* Request *
Can you recast the entries below as a Markdown table with the columns Row and Entry line, starting at the line that contains "Out of the items listed as" and stopping after the line that contains "Answer: the point", with blank lines left out?

* Records shown *
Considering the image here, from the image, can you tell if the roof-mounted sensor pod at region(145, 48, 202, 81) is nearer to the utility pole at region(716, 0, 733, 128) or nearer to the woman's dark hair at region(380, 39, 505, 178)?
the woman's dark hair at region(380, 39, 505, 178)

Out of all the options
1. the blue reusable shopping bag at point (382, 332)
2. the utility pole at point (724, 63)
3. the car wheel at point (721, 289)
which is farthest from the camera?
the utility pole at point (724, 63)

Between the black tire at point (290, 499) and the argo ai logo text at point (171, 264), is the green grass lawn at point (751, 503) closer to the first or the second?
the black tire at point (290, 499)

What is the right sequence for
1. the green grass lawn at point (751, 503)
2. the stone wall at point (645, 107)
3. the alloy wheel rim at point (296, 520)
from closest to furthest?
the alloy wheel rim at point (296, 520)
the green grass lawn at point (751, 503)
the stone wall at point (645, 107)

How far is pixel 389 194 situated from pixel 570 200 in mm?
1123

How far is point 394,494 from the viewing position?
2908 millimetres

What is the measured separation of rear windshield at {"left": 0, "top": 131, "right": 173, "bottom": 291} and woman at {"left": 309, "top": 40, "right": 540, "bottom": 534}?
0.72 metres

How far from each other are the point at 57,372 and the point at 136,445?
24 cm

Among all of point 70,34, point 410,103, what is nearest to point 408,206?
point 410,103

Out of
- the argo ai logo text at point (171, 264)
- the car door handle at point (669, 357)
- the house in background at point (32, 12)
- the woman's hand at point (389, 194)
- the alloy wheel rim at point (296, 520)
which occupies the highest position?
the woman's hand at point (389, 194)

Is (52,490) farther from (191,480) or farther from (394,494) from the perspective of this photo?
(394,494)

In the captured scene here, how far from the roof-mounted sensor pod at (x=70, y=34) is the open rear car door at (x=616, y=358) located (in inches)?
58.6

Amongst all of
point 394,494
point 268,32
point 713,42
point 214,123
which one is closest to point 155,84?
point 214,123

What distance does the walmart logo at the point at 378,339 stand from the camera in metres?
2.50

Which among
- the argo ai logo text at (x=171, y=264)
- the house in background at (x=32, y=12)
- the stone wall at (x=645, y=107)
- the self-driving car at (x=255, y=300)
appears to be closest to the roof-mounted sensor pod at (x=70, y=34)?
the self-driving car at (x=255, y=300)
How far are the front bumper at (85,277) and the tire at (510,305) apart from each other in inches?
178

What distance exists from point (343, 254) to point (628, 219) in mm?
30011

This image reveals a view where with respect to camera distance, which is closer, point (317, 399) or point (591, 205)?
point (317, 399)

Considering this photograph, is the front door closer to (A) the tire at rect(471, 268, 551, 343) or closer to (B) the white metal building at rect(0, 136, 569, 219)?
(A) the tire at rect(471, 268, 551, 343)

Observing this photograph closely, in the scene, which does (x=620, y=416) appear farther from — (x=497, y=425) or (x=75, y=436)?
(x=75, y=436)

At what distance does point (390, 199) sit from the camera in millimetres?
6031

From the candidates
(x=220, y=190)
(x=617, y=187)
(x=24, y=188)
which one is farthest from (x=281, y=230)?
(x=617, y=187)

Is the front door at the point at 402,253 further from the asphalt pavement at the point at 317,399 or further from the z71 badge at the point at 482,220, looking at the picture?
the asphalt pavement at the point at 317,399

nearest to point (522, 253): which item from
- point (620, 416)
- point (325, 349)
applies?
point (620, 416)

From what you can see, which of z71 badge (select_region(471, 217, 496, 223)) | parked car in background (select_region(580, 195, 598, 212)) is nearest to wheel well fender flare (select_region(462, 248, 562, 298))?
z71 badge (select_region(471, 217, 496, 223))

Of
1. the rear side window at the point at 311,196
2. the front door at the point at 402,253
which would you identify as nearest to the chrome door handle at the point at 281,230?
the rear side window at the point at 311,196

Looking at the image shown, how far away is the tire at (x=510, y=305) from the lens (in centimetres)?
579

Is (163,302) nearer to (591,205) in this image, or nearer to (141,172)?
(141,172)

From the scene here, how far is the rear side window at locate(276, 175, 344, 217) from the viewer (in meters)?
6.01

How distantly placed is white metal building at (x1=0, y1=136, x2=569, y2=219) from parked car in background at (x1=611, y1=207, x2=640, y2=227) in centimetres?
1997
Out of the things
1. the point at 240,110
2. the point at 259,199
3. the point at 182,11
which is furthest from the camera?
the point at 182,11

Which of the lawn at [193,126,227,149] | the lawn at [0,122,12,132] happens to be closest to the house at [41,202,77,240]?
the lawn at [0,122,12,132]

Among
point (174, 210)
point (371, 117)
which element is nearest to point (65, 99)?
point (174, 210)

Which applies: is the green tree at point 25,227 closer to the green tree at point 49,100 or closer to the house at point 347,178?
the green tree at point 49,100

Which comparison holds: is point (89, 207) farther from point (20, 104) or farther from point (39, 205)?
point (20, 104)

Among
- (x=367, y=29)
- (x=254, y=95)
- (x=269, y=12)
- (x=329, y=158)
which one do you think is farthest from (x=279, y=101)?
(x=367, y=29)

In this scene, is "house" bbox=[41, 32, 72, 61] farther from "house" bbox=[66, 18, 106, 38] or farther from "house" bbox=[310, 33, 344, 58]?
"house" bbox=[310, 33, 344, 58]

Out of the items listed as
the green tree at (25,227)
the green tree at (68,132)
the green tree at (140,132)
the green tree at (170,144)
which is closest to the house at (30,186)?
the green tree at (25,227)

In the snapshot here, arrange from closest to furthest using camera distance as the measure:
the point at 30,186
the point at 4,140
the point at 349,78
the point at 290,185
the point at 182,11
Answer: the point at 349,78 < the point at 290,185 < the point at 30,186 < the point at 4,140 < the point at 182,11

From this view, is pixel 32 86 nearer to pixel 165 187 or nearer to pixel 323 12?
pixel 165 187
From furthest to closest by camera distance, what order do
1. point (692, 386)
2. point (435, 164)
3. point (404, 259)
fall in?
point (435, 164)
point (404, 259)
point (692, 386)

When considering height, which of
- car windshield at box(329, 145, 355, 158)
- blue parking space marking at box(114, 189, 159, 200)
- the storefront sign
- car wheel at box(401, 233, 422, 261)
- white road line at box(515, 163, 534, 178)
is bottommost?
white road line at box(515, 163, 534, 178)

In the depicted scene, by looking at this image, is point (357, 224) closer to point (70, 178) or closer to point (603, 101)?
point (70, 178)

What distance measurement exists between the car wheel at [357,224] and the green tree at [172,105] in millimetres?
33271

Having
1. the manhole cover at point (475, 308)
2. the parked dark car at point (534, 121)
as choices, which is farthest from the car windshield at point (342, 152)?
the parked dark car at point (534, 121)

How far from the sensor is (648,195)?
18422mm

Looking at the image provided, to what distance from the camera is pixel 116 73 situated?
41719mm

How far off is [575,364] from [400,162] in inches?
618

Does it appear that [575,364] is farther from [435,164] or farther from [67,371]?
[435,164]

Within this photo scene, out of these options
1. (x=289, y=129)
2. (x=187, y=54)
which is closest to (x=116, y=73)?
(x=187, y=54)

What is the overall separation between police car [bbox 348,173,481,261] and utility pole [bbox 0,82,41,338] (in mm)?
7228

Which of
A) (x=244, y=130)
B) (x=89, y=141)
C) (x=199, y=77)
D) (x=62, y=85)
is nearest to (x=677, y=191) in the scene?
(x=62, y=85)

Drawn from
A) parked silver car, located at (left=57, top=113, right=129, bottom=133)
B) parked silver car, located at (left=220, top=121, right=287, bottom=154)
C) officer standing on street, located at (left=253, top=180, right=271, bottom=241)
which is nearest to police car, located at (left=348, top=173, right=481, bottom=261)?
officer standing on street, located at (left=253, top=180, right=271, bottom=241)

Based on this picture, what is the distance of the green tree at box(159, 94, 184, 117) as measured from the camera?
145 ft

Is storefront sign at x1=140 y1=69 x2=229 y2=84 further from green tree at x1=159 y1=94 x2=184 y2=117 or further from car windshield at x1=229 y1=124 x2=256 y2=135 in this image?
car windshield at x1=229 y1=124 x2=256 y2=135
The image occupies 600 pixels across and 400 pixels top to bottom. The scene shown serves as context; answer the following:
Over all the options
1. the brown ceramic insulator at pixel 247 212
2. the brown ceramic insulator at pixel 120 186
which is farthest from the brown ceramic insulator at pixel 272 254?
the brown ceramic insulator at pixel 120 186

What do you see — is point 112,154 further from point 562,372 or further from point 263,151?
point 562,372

* Task output *
| Row | Entry line |
|---|---|
| 1 | Out of the items listed as |
| 2 | the green tree at (25,227) |
| 3 | the green tree at (68,132) |
| 4 | the green tree at (140,132) |
| 5 | the green tree at (170,144) |
| 6 | which is closest to the house at (30,186)? |
| 7 | the green tree at (25,227) |
| 8 | In the snapshot here, arrange from closest to furthest using camera distance as the measure: |
| 9 | the point at 30,186 |
| 10 | the point at 4,140 |
| 11 | the point at 349,78 |
| 12 | the point at 290,185 |
| 13 | the point at 182,11 |
| 14 | Answer: the point at 349,78 < the point at 290,185 < the point at 30,186 < the point at 4,140 < the point at 182,11 |